Wednesday, June 25, 2008
Low-Carb Is Also Good for Weight Loss
People who follow the low-carb lifestyle report that they feel better when they are doing low-carb. But do they also lose weight?
A study published in March 2007 in the Journal of the American Medical Association says that they do. The A to Z Weight Loss Study, where "A" represents Atkins and "Z" represents Zone, compared those two diets as well as the standard American diet (called LEARN) and the Ornish diet. 311 free-living, overweight/obese (body mass index, 27-40) nondiabetic, premenopausal women were randomized into the four diets and were followed for a year.
The graph above shows clearly that the group doing the Atkins low-carb diet had significantly greater weight loss at 6 months and 12 months than all of the other three groups.
Two other items are interesting.
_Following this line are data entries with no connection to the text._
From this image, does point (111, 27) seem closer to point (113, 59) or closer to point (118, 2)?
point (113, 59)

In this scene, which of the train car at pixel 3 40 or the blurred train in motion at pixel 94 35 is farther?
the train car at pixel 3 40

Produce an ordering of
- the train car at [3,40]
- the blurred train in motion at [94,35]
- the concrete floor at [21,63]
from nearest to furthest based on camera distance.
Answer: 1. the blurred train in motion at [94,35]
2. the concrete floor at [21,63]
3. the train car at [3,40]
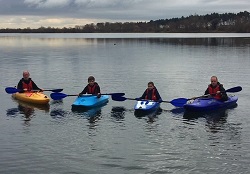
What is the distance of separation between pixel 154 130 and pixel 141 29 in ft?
531

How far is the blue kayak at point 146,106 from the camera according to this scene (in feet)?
50.4

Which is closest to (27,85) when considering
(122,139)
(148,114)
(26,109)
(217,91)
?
(26,109)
The first is that at 12 months, the Atkins low-carb group had lower systolic and diastolic blood pressures, lower blood glucose, lower triglycerides and higher HDL (good) cholesterol than the other groups, although the differences did not always reach statistical significance. To see a table of the actual numbers, look here.
The second interesting item is that 88% of the women who did the Atkins low-carb diet completed the study. By contrast, the 12-month retention rate among each of the other three groups was about 77%. One of the commonly-used objections to low-carb dieting is that people won't stick with it. In the A-Z Study, over the course of a year, the Atkins low-carb group retained more of its subjects than the groups following the Zone diet, the LEARN diet or the Ornish diet.